*Required task A*: In the hand gestures thread, which gesture means "share or give us a piece"?

*Source text*:
#####

# Mexican Hand Gestures



## dongringo (Dec 13, 2010)

This is kind of a touchy subject. Most nationalities have distinct hand gestures for from "come here" to "bug off". Mexico, also, has its own.
I just came across:
A Lesson in Mexican Gestures | Gadling.com
which forever swore me off forming on O sign with my thumb and forefinger to signify ok. 
Any more insights?


----------



## chicois8 (Aug 8, 2009)

oK............


----------



## FHBOY (Jun 15, 2010)

dongringo said:


> This is kind of a touchy subject. Most nationalities have distinct hand gestures for from "come here" to "bug off". Mexico, also, has its own.
> I just came across:
> A Lesson in Mexican Gestures | Gadling.com
> which forever swore me off forming on O sign with my thumb and forefinger to signify ok.
> Any more insights?


Thanks for the link - there is a discussion on hand gestures in the thread "How I Spent Semana Santa by..." _well modesty prevents me_. I love learning new cultures!


----------



## Hobo (Apr 22, 2012)

This is actually very useful......as a frequent traveler, I often 'speak' with my hands and do not like offending anyone......good stuff....thank you !


----------



## c.guthrie (Apr 23, 2012)

In most cases (especially Muslim) never show the bottom of your feet to your guest or hust or in public. The very American gesture of leaning back and putting one's feet up his a gesture of great disrespect in most Muslim and African cultures. In Vietnamese Culture to term someone 'my lai' is to tell them they are the 'dirt beneath your feet'. Pointing one's finger at someone is a dangerous gesture in many cultures, as well.


----------



## jasavak (Nov 22, 2011)

I have seen a couple of others . 

Share or give us a piece: Mochate = A chopping motion on the forearm .

Queer or clownish = Payaso or jotito = A twist of the index finger on the side of the chin .

The height of an animal = Hold out an open hand with thumb pointing up

The height of a person = Closed fist with index finger pointing up


----------

#####

*Supplied data*:

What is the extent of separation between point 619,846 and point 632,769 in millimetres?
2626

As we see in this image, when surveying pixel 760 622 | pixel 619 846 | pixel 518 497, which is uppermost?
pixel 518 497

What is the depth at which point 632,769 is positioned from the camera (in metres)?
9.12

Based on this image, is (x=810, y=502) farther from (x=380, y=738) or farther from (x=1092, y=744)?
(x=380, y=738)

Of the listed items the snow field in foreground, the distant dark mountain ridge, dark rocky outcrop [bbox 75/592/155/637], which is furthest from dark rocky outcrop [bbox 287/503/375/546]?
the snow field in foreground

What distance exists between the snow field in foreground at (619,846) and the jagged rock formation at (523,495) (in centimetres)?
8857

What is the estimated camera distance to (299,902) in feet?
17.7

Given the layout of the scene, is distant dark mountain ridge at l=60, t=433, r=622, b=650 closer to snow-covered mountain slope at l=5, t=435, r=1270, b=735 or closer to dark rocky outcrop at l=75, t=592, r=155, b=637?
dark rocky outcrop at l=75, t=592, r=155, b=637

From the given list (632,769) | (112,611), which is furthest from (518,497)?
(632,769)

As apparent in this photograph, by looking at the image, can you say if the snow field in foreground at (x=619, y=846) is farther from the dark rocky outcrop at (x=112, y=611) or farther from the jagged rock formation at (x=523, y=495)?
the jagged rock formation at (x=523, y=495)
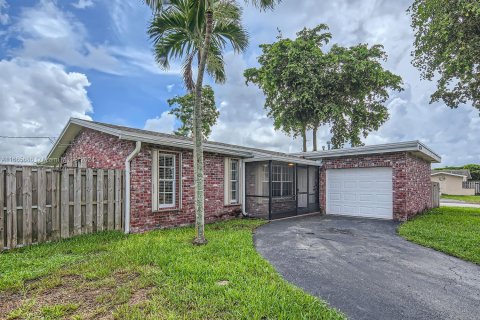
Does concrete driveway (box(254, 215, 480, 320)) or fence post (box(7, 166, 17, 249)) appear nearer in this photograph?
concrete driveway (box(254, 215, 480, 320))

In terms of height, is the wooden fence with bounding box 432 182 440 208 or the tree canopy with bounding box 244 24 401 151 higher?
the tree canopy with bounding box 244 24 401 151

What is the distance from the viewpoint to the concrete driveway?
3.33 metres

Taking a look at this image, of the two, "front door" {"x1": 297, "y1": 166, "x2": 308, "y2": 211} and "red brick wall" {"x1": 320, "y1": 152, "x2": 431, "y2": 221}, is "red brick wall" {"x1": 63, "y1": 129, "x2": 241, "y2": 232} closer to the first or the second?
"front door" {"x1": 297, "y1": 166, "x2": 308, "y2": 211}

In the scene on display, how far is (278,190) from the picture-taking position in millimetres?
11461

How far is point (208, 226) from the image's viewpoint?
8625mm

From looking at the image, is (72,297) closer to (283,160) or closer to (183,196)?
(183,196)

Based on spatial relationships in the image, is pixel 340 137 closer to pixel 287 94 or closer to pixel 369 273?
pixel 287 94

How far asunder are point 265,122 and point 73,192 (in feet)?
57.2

#####

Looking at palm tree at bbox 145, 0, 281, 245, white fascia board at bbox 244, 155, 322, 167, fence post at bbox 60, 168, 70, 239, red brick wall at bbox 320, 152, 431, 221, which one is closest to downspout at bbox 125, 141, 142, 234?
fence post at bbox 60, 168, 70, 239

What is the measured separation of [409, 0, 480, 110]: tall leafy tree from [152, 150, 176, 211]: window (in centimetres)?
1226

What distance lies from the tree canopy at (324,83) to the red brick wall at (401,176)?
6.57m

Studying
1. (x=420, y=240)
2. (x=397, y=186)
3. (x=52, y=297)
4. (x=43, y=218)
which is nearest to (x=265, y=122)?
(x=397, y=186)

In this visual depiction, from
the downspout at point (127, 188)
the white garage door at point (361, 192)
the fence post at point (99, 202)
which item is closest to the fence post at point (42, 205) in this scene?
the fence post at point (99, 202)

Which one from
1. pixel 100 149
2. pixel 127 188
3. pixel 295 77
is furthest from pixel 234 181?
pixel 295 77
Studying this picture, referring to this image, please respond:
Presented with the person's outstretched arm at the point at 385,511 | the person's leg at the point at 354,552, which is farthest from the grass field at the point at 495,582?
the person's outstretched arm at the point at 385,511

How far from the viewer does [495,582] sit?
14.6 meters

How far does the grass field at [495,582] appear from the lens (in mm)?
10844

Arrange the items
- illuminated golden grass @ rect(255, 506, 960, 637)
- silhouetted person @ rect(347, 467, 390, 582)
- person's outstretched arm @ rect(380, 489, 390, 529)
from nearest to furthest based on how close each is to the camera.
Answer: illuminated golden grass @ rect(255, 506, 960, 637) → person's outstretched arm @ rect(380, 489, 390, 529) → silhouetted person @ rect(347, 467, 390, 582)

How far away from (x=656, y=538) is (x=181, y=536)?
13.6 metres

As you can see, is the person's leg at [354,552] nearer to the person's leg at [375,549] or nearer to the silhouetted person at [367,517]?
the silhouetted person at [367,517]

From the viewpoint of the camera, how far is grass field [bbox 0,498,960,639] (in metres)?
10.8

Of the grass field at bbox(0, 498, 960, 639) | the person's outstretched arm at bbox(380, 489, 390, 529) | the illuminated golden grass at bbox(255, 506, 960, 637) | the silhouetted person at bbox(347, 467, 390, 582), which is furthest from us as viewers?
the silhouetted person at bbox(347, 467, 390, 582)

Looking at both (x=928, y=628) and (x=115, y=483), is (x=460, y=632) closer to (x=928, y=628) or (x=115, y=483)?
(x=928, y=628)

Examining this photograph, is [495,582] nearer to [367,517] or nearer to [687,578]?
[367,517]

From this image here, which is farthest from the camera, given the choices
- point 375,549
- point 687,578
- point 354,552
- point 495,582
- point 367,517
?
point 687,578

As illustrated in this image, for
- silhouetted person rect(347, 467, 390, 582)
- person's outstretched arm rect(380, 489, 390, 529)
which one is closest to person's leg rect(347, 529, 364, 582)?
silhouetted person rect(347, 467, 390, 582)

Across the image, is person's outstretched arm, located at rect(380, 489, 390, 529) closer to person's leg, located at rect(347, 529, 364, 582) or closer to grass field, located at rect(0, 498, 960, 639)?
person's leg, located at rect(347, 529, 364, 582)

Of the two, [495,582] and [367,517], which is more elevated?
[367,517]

#####

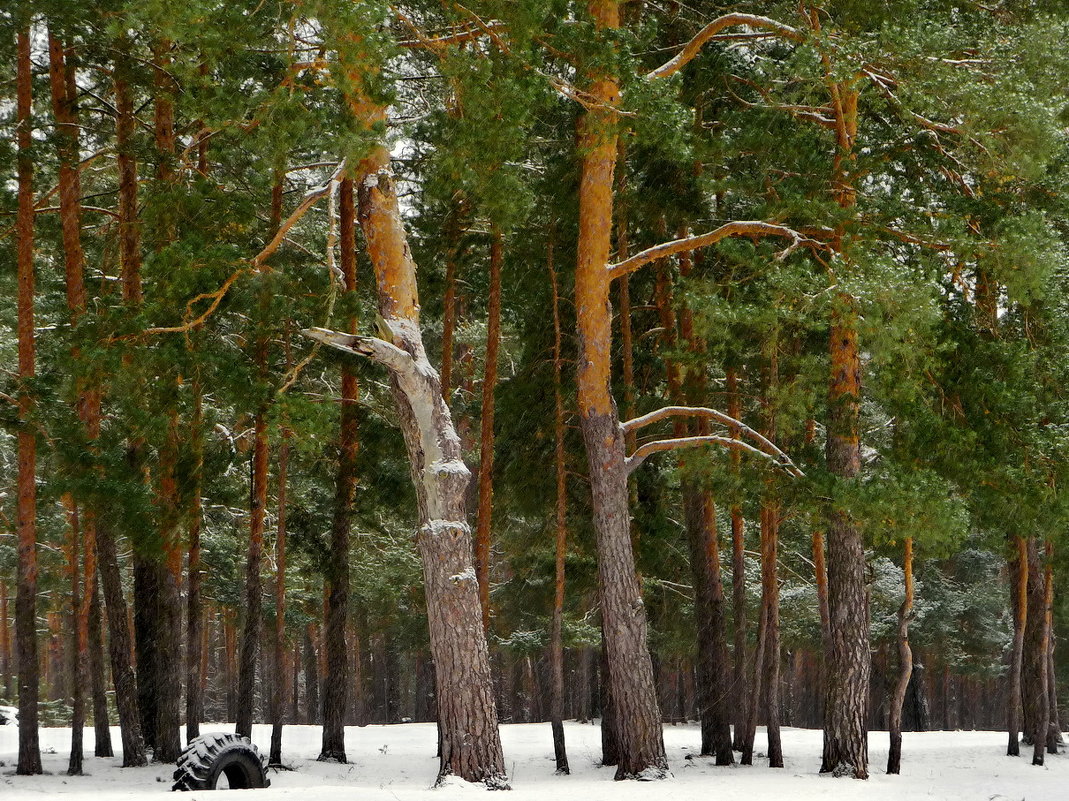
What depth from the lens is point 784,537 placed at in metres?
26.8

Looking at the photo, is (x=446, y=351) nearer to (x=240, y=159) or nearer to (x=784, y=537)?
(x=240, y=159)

#####

*Required task B*: Collect every line of the rows above that contains the string "wall". Case counts.

*Correct response A*: A chopping motion on the forearm.

*Correct response B*:
Taking a look at this image, of the two, "front door" {"x1": 297, "y1": 166, "x2": 308, "y2": 211} and "red brick wall" {"x1": 320, "y1": 152, "x2": 431, "y2": 221}, is "red brick wall" {"x1": 63, "y1": 129, "x2": 241, "y2": 232} closer to the first or the second?
Looking at palm tree at bbox 145, 0, 281, 245, white fascia board at bbox 244, 155, 322, 167, fence post at bbox 60, 168, 70, 239, red brick wall at bbox 320, 152, 431, 221, which one is closest to downspout at bbox 125, 141, 142, 234?
What distance lies from the tree canopy at (324,83) to the red brick wall at (401,176)?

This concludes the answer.